(Material supplied)

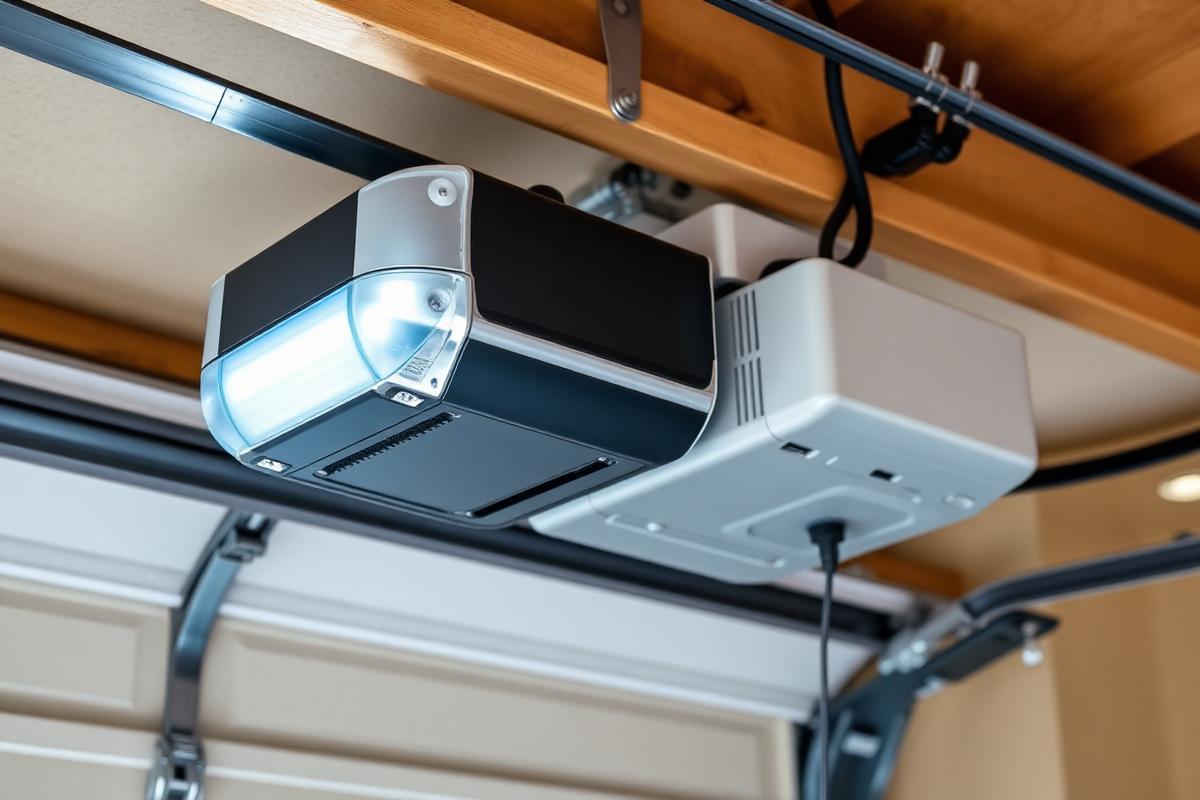 Surge Protection: Protecting Your Family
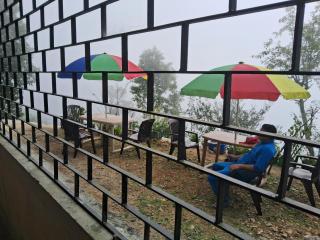 Mahankal Valley Homestay - Kalimpong - 1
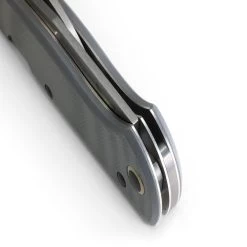 Benchmade Weekender G10 (317) -CRKT Store 317 Benchmade Weekender G10 Grey 149252 15 1 76497.1647636209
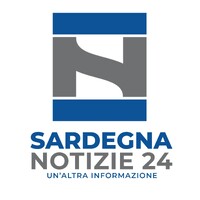 SardegnaNotizie24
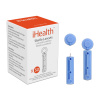 iHealth IH-30GI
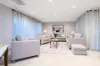 8 Holly Green Close, Rowville, Vic 3178-Image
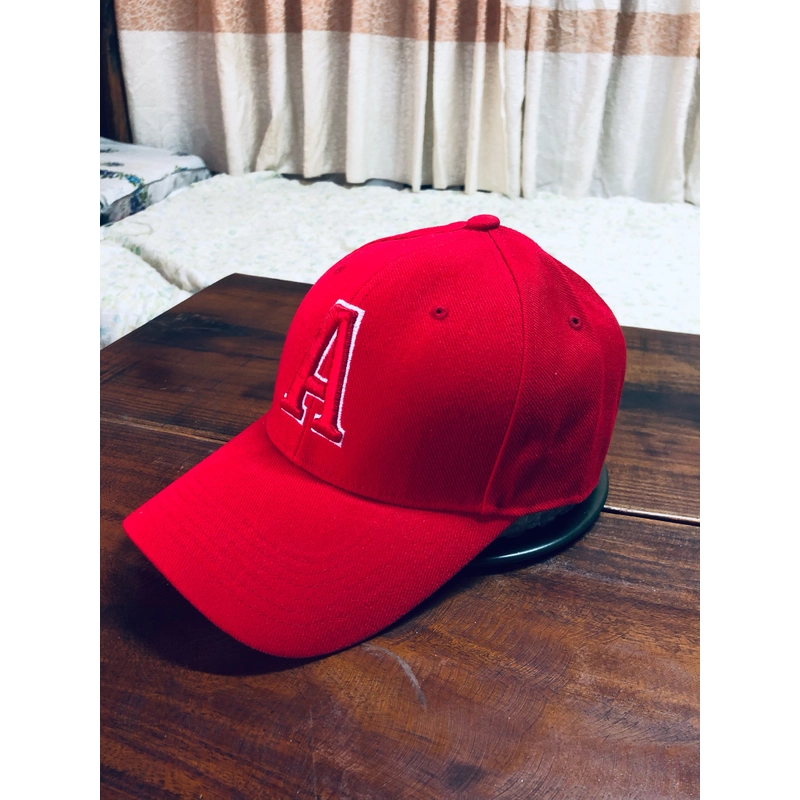Nón kết nam nữ - hàng xuất xịn (mẫu 41) 520140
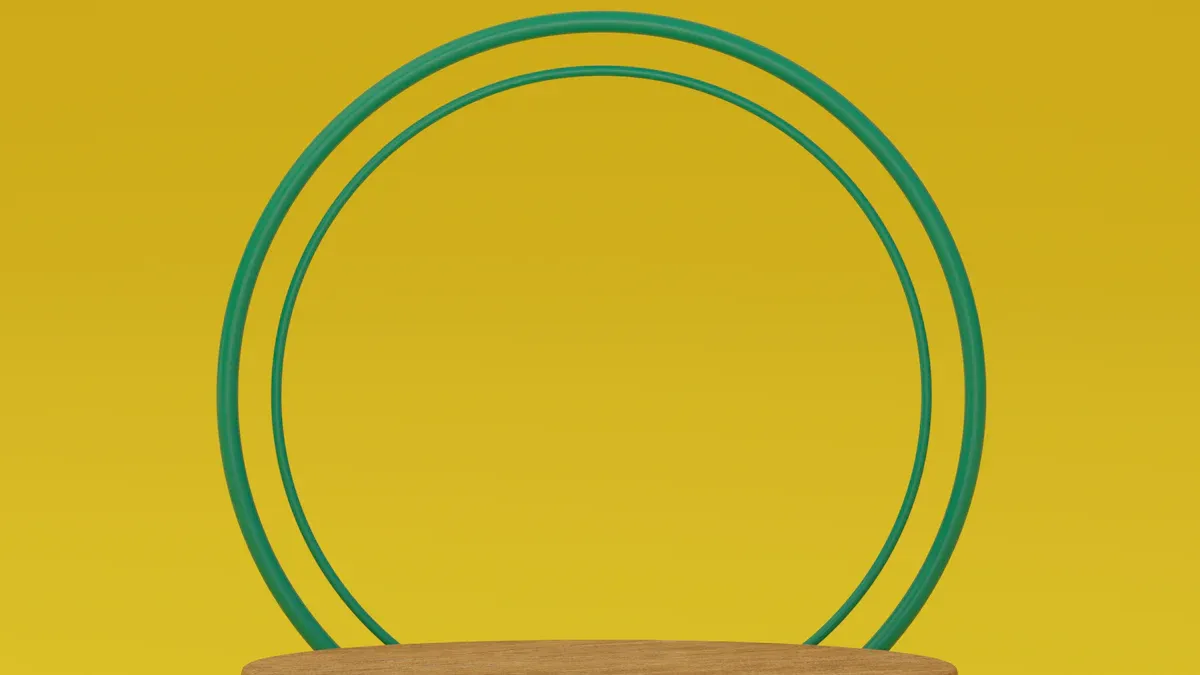 Portability and Setup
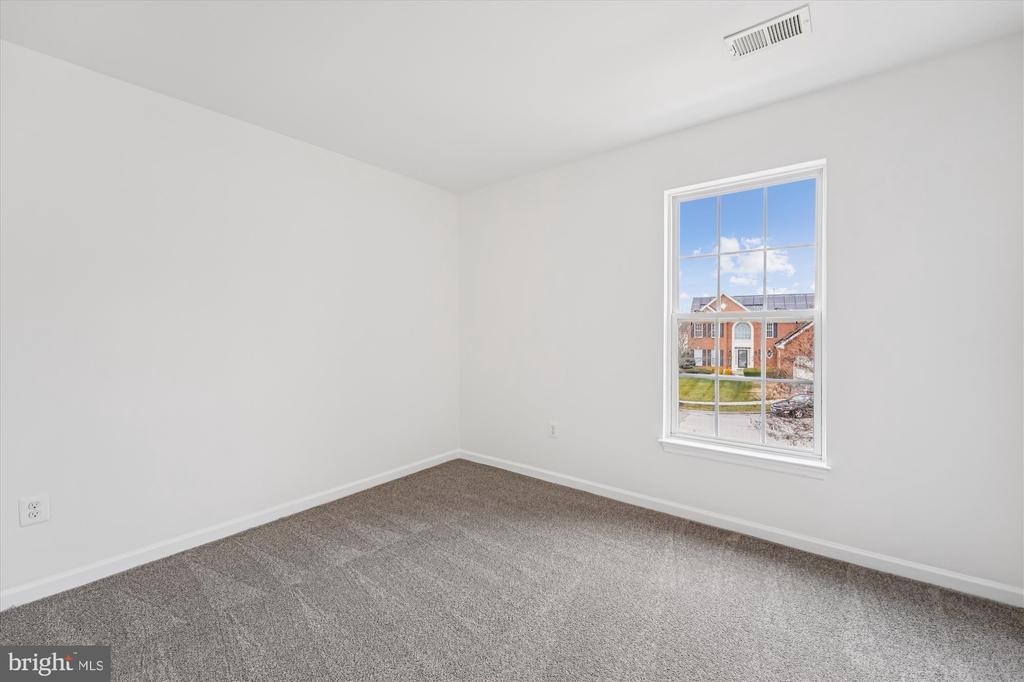 13106 CURRANO COURT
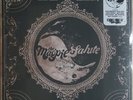 The Magpie Salute - Comin´Home/Glad And Sorry - 10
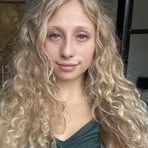 Elisa Comin - Facebook Profile Picture of Elisa Comin (@Elisa-Comin) on Facebook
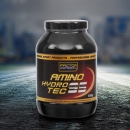 Amino Hydrotec Powder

(End Material supplied)

## What the exercise asks:
The images are to be left out; every line above should be set down exactly.

## Result of this exercise:
 Surge Protection: Protecting Your Family
 Mahankal Valley Homestay - Kalimpong - 1
 Benchmade Weekender G10 (317) -CRKT Store 317 Benchmade Weekender G10 Grey 149252 15 1 76497.1647636209
 SardegnaNotizie24
 iHealth IH-30GI
 8 Holly Green Close, Rowville, Vic 3178-Image
Nón kết nam nữ - hàng xuất xịn (mẫu 41) 520140
 Portability and Setup
 13106 CURRANO COURT
 The Magpie Salute - Comin´Home/Glad And Sorry - 10
 Elisa Comin - Facebook Profile Picture of Elisa Comin (@Elisa-Comin) on Facebook
 Amino Hydrotec Powder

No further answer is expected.